Shi'a Islam in Uzbekistan is a small minority sect, composed almost entirely of ethnic-Iranians. There are only three registered Shi'a mosques in the country, two in Samarkand and one in Bukhara; both of these cities have residents of Iranian descent.

==Pre-Soviet history==
Historian Jed Snyder notes that prior to the Russian invasions at the end of the 1800s, skirmishes were "not uncommon" between Shi'a and Sunni factions in Samarkand. He notes, however, that the Shi'a were largely assimilated by the Sunni in the period following Russian occupation.

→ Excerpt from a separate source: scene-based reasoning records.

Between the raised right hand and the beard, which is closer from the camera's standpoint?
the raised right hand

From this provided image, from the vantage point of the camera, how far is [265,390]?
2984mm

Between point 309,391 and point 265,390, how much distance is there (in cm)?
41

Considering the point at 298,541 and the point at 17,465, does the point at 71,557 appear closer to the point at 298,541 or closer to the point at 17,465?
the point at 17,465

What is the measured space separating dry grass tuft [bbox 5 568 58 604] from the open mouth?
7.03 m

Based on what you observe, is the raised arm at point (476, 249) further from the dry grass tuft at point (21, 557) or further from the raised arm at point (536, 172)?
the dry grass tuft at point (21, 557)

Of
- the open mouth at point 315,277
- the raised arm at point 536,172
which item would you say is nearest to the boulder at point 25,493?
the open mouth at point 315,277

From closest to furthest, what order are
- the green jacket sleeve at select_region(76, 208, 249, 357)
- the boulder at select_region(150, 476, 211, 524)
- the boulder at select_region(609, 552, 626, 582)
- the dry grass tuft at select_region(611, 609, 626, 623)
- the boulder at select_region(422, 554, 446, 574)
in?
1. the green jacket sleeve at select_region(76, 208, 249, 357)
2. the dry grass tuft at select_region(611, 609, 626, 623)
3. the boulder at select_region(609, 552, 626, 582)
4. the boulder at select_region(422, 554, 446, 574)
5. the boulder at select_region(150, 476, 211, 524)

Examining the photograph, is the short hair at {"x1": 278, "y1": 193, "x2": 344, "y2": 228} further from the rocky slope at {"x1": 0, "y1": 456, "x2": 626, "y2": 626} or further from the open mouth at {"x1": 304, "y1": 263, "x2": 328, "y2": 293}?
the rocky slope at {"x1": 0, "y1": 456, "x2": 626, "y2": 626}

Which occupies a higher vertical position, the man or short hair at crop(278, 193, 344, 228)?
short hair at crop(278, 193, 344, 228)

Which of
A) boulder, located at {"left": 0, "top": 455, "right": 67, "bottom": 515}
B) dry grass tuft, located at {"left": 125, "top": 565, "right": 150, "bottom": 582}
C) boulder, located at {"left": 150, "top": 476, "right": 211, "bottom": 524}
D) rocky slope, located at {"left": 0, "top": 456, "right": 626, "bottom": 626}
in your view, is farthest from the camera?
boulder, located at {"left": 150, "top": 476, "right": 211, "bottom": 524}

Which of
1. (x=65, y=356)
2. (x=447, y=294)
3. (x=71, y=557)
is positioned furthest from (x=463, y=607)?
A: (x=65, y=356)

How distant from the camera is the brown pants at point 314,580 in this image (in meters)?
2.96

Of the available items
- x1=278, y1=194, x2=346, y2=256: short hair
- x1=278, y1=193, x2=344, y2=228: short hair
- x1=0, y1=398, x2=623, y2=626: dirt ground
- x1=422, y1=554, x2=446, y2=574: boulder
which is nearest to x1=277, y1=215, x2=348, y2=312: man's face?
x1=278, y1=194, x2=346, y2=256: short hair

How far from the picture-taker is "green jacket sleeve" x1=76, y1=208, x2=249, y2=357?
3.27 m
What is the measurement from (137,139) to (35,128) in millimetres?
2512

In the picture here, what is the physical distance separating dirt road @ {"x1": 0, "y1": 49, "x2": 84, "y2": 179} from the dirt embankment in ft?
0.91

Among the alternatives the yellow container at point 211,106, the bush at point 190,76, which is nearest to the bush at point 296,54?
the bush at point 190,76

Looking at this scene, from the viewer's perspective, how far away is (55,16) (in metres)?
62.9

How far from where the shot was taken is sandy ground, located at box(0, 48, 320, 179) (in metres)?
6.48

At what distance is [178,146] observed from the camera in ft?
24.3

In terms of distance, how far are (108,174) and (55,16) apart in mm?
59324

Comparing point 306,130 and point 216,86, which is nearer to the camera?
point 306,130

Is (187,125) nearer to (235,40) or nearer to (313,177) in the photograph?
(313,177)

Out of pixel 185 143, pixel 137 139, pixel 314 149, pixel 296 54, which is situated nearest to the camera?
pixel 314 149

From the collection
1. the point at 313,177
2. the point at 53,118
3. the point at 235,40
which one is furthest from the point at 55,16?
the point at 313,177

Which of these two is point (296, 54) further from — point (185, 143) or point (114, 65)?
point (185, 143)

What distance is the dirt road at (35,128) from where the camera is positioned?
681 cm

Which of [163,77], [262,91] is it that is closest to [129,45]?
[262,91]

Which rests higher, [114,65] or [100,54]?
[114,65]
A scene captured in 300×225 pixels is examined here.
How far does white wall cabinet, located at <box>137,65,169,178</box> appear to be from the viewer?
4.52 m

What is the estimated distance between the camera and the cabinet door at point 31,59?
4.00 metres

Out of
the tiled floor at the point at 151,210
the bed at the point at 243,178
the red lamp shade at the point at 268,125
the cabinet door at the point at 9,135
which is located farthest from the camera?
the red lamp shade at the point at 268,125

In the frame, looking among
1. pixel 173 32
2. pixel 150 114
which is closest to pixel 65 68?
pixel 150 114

==Current discrimination==
Though the government has allowed these registered Shi'a mosques to operate, some Uzbek Shi'a are concerned that the government prevents the registration of new Shi'a mosques, and that the official national religious body, the Spiritual Administration of Muslims in Uzbekistan, has no Shi'a representation. Further, since the Soviet era there have been no Shi'a madrassas in the nation, and no new ones have been registered since independence. Those seeking to become Shi'a religious leaders can only obtain a Shi'a education by going to Iran, but Shi'a credentials received in Iran are not recognised by the Uzbek government, leaving a dearth of officially recognised Shi'a leadership.